We don't know if Google will ever run advertising on Google Plus, and it's possible that they might not, but that they might look at Google Plus activity for people, and use that information to show people ads in Google search results and on pages that carry Google sponsored results.
At the heart of such an advertising method is how people might be decided upon by advertisers to show ads to, and how those ads might be spread to others as well:
In some instances, a method and system is described by which an advertiser can target ads to users of a social network according to a user's interests and influence on the social network. An opportunity to display an ad to an influential user with interests relevant to the ad may be more valuable to an advertiser than an opportunity to display an ad to a non-influential user with unrelated interests (or even a non-influential user with related interests). A user's influence on a social network may be determined by looking at the user's level of activity and/or acquaintance relationships on the social network. An advertiser may receive a ranked list of anonymous users according to user interest and influence. A bidding mechanism may be used to accommodate multiple advertisers seeking to obtain the opportunity to display ads to a finite number of relevant, influential users on a social network.

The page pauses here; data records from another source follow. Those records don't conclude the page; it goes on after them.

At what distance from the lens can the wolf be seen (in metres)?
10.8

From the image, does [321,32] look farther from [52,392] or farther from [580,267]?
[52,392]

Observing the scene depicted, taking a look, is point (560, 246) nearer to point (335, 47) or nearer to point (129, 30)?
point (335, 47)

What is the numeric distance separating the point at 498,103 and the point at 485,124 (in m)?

In some instances, once an opportunity to display an ad to a specific anonymous user has been awarded to an advertiser, an ad from the advertiser may be propagated from the user to the user's friends using a heat diffusion model. For instance, a user's influence on the social network can be represented as a heat intensity or a heat score, where users with more influence have a higher heat score. Propagation between users can then be modeled using a heat diffusion model. For example, an ad may spread (propagate) between two connected users as long as the user targeted with the ad has greater "heat" than the user yet to be targeted. This may result in ads propagating throughout the social network from more influential users to less influential users. One advantage that may be gained from the described method is the ability of advertisers to maximize advertising efficiency by propagating ads from influential users to influenced users.

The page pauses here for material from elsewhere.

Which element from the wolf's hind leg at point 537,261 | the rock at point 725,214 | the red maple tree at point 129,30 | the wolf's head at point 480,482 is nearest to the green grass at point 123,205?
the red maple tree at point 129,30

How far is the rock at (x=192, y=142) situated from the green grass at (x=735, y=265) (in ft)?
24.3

The patent filing and the paper on Adheat do provide more information on how social activities and interactions might influence the spread of advertisements based upon user interests and user influence. They also provide hints at how Google might be viewing participants in a social network such as Google Plus. These can include who you interact with, what topics do you write about and respond to, how you interact with others, who shares the content that you create and share and respond to.
Google Plus cares little about a link graph, and more about an interest graph that is uncovered based upon the topics that you are involved within, a social graph that identifies who you interact with and whom you might influence and be influenced by. That's not to say that profile and post pages in Google Plus don't accumulate PageRank and might show up in search results themselves. They are pages that can be ranked that way like other indexable pages on the Web. But that's just a small part of the picture.
We've been told by representives from Google that Google Authorship and social signals will likely become part of how pages are ranked on the Web at some point in the future, and it's something that the search engine is experimenting with.
As my story at the beginning of this post illustrates though, social activity can lead to good things regardless of whether a search engine is working upon how to incorporate those signals into search results.
Make it easy for people to interact with you and your website through social sites and profile buttons and social sharing buttons and get on those social sites and actually interact with people in meaningful ways. It can lead to positive results regardless of how it might be incorporated into search engine rankings in the future.